27歳男性、おててのしわを見てもらって一喜一憂

 昨日掲げていた目標のうち会社への書類提出を無事終えた私はそれだけで意気揚々としていた。なにせ数ヶ月ぶりに社会的なことができたのだ。この社会的な行動を行うまでにかなりの紆余曲折(書類を見失いふて寝をしてしまい1日潰す)があったが、社会的な行動を久し振りに行えたこと、それは褒めていこうではないか。ビバ私。ビバ社会的行動。

 

 

そんな社会的27歳男性が歩いていると偶然手相占いを見つけたので、普段なら素通りするがなんとなく今日に限っては気になったので見てもらうことにした。

 

「あららら!あなたの手相すごいですよ。あら1000人に一人ですよ」

とすごい手相を持っているらしく「強運ですよ。ほんと。凄い」

「これまでもいろんな事故を回避している」

「30歳からどんどん運気がよくなっていく」

とべた褒めでそれはもうふふふーんといい気になっていたのですが、「今年いい年じゃなかったですか?」と聞かれて、いや100%いい年ではなかっただろってと思い「いや、よくなくて、今、実は休職してまして…」と言ったらその後「もうね、いろんなところ受けた方がいい」「ピンときたところ、どこでも行った方がいい」「とにかく行動あるのみだから」とどうやら「休職」ではなく「求職」だと思われていたらしく、めちゃくちゃ転職指南をされてしまった。

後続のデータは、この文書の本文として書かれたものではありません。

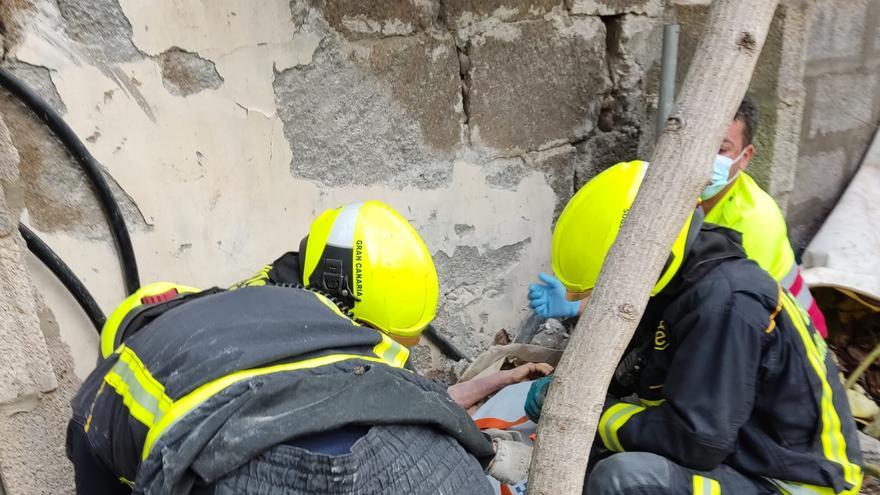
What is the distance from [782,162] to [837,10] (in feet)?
3.06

ただ、クリエイティブなことが向いているとか後々あなたは独り立ちをするとか、普通のところにいるとしんどいかも…と言われて「およよ…」となってしまった。

転職なのか…。と言っても全く見えないし…。

その前に復職だし…。と迷いは尽きない。

 

あと29歳までに結婚した方がいいとのことです。もうすこしでもモテキが来るとのこと。まじか。夜明けのBEATをかける準備はできてるから、みんなで俺を担いで10年に一度のモテキ神輿やるぞ!今度は俺が誰かのモテキになるんだ!

 

 

 

「直感を信じて色々行動的になるのですよー」と言われたので、とりあえずやりたいことをやっていこう。

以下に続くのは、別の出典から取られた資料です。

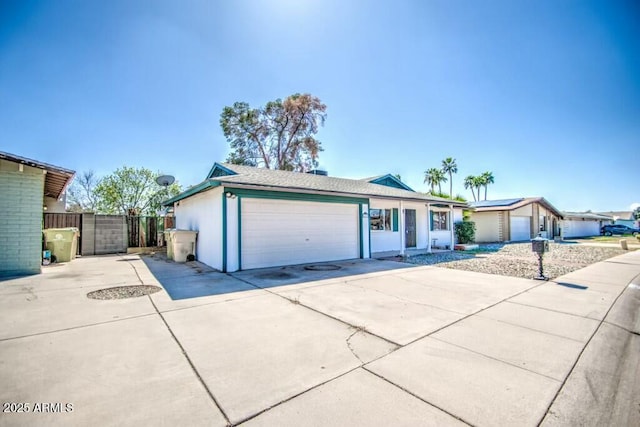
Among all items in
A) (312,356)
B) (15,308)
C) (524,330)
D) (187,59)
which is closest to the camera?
(312,356)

俺は自分に都合のいいオカルトは信じていく方なんだ。「おててのしわを見ただけで何がわかるというんですか?」な上岡龍太郎さんのようにオカルト嫌いにはなれないよ…。わしのような弱弱はおててのしわに頼るしかねえんじゃ。おててのしわが「よっしゃ!動いていけ!人生回していこうな!」っていうんならそれに頼らざるを得ない弱弱なんじゃ…。

 

 

とりあえず、やりたいことということで気になっていた文学フリマに一度行ってみようと思います。人生のレンジを広げていくぞ!うぉら!まだ見ぬ未来に進むぞ!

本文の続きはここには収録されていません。